日本で大人気の日本酒がニューヨークでも生産されることになりました。数年前から予定されていたことですが、コロナ禍で延期になったそうです。

さて。
アメリカで生産された日本酒がどのくらい受け入れられるでしょうか?

まず現地の日本食レストランは喜んで買ってくれると思います。それから、アメリカでの販売価格が日本製より低ければ、現地にいる日本の人たちも買ってくれるでしょう。米国の関税は知りませんが、日本から輸入されたものは輸送費に加えて高い関税が加算されているのなら、現地生産の方がずっと安くなるはずです。

その一方、日本に米国から日本酒が輸入されることは難しいはずです。
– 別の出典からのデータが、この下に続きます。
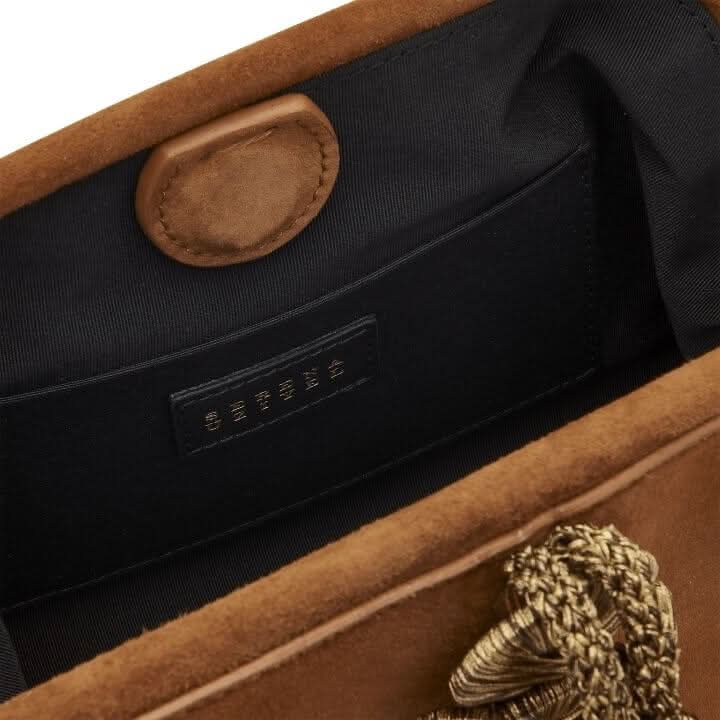 Interior view of the Alessa Camello Pouch Bag showcasing its rich suede leather and magnetic closure detail.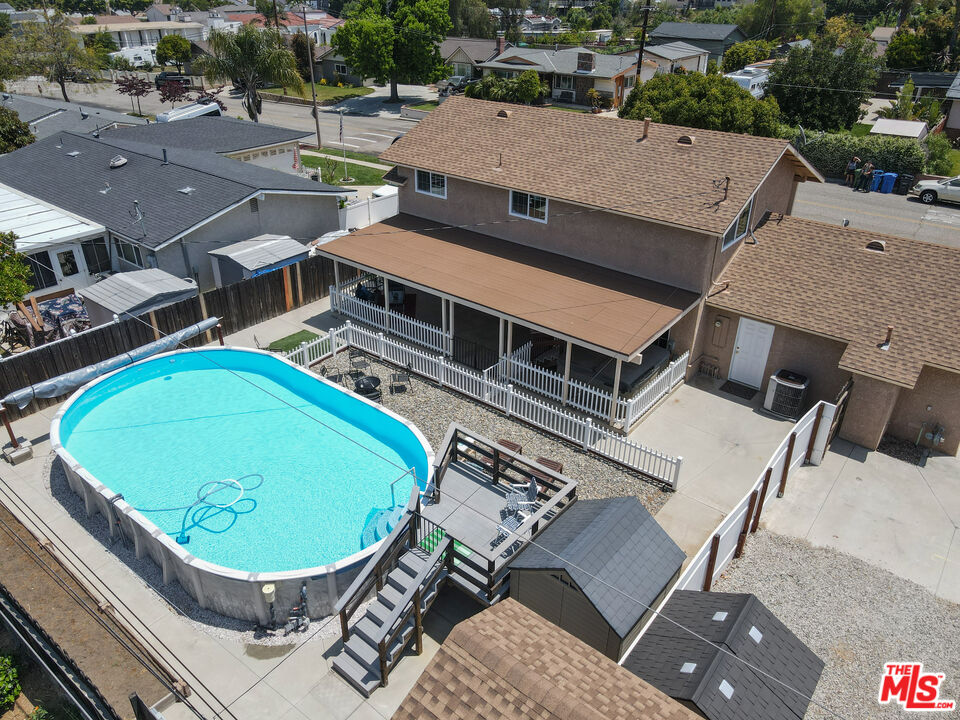 1043 Appleton Road Simi Valley, CA 93065 - Photo 48 of 53 an aerial view of a house with a swimming pool and outdoor seating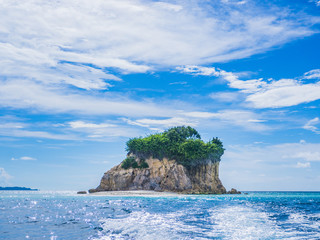 Landscape of turquoise sea with cloudy sky and wonderful island shape.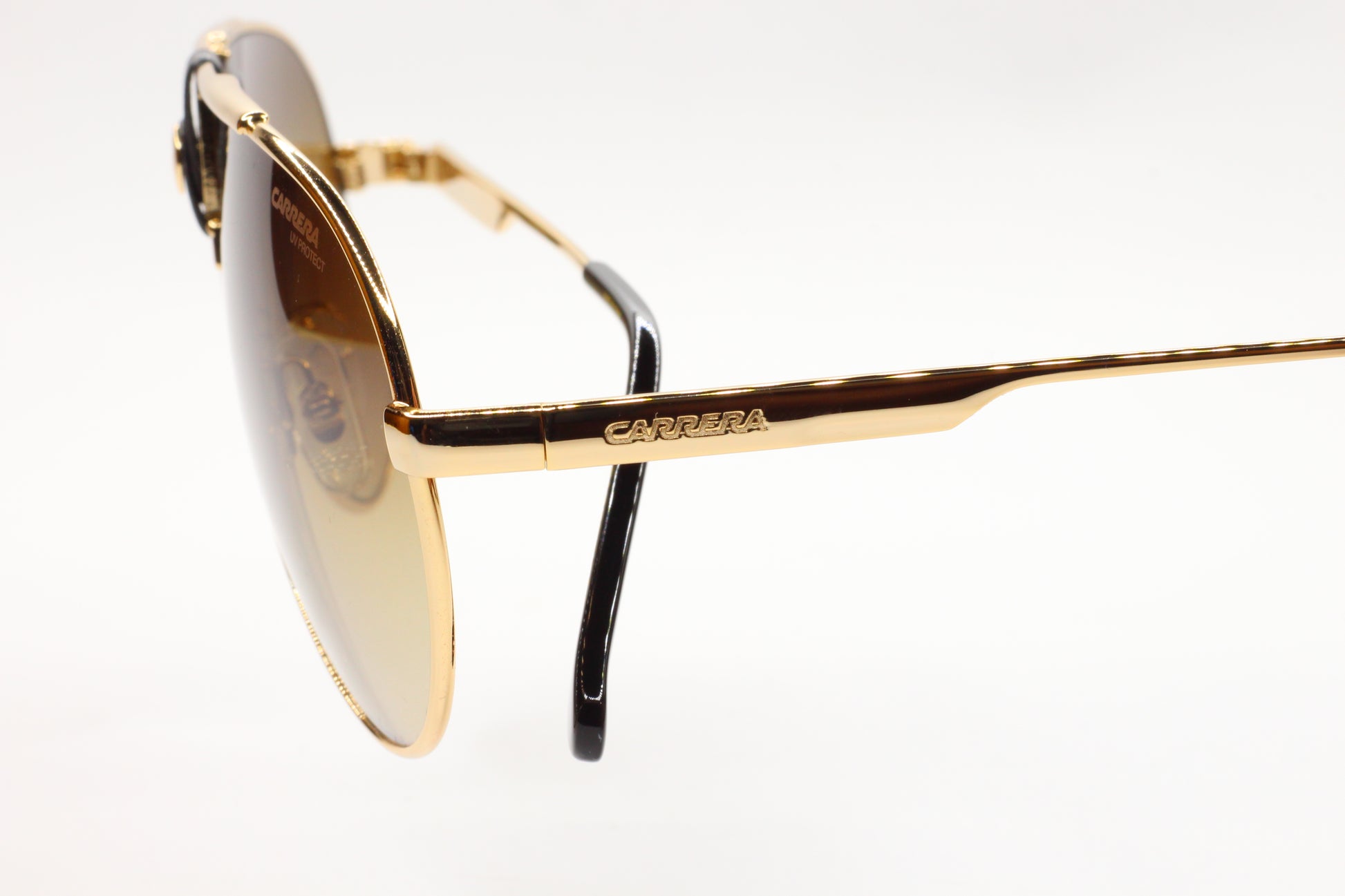 ABC Optical premium Italian sunglasses online with gold frame and tinted lenses close-up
逆の場合と同様、輸送費と関税に加え、今の為替レートや物価の差を考えると、米国生産のものを日本に持ってくるのは極めて不利です。

それから…心理的な問題があります。恐らく日本にいる多くの人は、日本以外で生産された「日本酒」は日本酒と認めたがらないはずです。そういえばフランスの友人がフランス以外で作られたものは「ワイン」とは呼べないと言っていたのと同じです。イタリア産、スペイン産ですらワインとは認められないと言っていました。ドイツの人たちのビールに対する想いも同じです。日本では、「日本産のワインも美味しい」「ビールは日本製が一番」と言ってみんなが喜んで日本産ワインやビールを飲んでいるくせに、日本酒に関しては日本以外を認めようとしません。おかしなものです。

他の国の人たちはどうなのでしょう。イタリア産やスペイン産のワインが年月をかけて普及したように、アメリカ産の日本酒も世界で受け入れられるのでしょうか?

いずれにせよ、元々の原産国以外で製品を普及させるのは、それなりの年月とマーケティングが必要なものです。